- **DATASET RECORDS**:

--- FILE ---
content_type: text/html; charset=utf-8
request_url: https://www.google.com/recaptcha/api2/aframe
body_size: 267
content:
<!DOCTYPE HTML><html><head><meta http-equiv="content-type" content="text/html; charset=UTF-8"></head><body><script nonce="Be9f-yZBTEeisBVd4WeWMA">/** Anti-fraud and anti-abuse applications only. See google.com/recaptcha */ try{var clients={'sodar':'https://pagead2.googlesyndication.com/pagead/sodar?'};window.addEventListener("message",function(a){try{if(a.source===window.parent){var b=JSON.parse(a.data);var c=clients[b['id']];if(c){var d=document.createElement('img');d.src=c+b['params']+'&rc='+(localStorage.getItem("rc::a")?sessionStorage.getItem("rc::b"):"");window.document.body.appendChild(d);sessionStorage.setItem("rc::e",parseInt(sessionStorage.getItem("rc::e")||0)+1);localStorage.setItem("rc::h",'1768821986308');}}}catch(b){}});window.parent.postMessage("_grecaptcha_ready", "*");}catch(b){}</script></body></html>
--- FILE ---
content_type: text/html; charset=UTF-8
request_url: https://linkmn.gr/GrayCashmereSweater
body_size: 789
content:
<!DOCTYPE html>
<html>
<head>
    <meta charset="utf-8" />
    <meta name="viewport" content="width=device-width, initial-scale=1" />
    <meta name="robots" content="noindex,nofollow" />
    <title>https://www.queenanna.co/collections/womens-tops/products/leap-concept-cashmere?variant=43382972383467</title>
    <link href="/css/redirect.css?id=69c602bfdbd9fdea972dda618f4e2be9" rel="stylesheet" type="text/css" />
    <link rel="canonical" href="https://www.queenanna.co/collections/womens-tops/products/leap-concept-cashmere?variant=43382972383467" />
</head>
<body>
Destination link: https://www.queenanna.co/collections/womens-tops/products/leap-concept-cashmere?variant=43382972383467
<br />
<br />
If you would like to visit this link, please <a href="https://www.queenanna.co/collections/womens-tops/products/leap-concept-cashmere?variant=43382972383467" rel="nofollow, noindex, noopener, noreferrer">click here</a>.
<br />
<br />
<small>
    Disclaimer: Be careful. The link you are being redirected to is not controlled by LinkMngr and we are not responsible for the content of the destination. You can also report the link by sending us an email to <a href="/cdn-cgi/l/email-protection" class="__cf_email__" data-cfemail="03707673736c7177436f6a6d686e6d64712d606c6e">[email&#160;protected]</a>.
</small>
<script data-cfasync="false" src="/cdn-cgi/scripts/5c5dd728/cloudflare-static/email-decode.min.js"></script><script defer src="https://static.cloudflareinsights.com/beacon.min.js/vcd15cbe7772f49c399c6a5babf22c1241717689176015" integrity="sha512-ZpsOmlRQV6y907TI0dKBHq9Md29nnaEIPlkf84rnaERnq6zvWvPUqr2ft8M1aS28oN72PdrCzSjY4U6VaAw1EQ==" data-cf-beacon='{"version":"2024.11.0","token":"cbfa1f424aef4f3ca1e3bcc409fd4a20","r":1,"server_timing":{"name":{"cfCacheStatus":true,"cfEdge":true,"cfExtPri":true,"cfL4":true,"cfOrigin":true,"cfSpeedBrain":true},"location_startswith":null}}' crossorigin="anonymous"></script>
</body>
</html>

- **TO DO**:
Please transcribe the records in full, keeping every word as it is.

- **OUTPUT OF THE TASK**:
--- FILE ---
content_type: text/html; charset=utf-8
request_url: https://www.google.com/recaptcha/api2/aframe
body_size: 267
content:
<!DOCTYPE HTML><html><head><meta http-equiv="content-type" content="text/html; charset=UTF-8"></head><body><script nonce="Be9f-yZBTEeisBVd4WeWMA">/** Anti-fraud and anti-abuse applications only. See google.com/recaptcha */ try{var clients={'sodar':'https://pagead2.googlesyndication.com/pagead/sodar?'};window.addEventListener("message",function(a){try{if(a.source===window.parent){var b=JSON.parse(a.data);var c=clients[b['id']];if(c){var d=document.createElement('img');d.src=c+b['params']+'&rc='+(localStorage.getItem("rc::a")?sessionStorage.getItem("rc::b"):"");window.document.body.appendChild(d);sessionStorage.setItem("rc::e",parseInt(sessionStorage.getItem("rc::e")||0)+1);localStorage.setItem("rc::h",'1768821986308');}}}catch(b){}});window.parent.postMessage("_grecaptcha_ready", "*");}catch(b){}</script></body></html>
--- FILE ---
content_type: text/html; charset=UTF-8
request_url: https://linkmn.gr/GrayCashmereSweater
body_size: 789
content:
<!DOCTYPE html>
<html>
<head>
    <meta charset="utf-8" />
    <meta name="viewport" content="width=device-width, initial-scale=1" />
    <meta name="robots" content="noindex,nofollow" />
    <title>https://www.queenanna.co/collections/womens-tops/products/leap-concept-cashmere?variant=43382972383467</title>
    <link href="/css/redirect.css?id=69c602bfdbd9fdea972dda618f4e2be9" rel="stylesheet" type="text/css" />
    <link rel="canonical" href="https://www.queenanna.co/collections/womens-tops/products/leap-concept-cashmere?variant=43382972383467" />
</head>
<body>
Destination link: https://www.queenanna.co/collections/womens-tops/products/leap-concept-cashmere?variant=43382972383467
<br />
<br />
If you would like to visit this link, please <a href="https://www.queenanna.co/collections/womens-tops/products/leap-concept-cashmere?variant=43382972383467" rel="nofollow, noindex, noopener, noreferrer">click here</a>.
<br />
<br />
<small>
    Disclaimer: Be careful. The link you are being redirected to is not controlled by LinkMngr and we are not responsible for the content of the destination. You can also report the link by sending us an email to <a href="/cdn-cgi/l/email-protection" class="__cf_email__" data-cfemail="03707673736c7177436f6a6d686e6d64712d606c6e">[email&#160;protected]</a>.
</small>
<script data-cfasync="false" src="/cdn-cgi/scripts/5c5dd728/cloudflare-static/email-decode.min.js"></script><script defer src="https://static.cloudflareinsights.com/beacon.min.js/vcd15cbe7772f49c399c6a5babf22c1241717689176015" integrity="sha512-ZpsOmlRQV6y907TI0dKBHq9Md29nnaEIPlkf84rnaERnq6zvWvPUqr2ft8M1aS28oN72PdrCzSjY4U6VaAw1EQ==" data-cf-beacon='{"version":"2024.11.0","token":"cbfa1f424aef4f3ca1e3bcc409fd4a20","r":1,"server_timing":{"name":{"cfCacheStatus":true,"cfEdge":true,"cfExtPri":true,"cfL4":true,"cfOrigin":true,"cfSpeedBrain":true},"location_startswith":null}}' crossorigin="anonymous"></script>
</body>
</html>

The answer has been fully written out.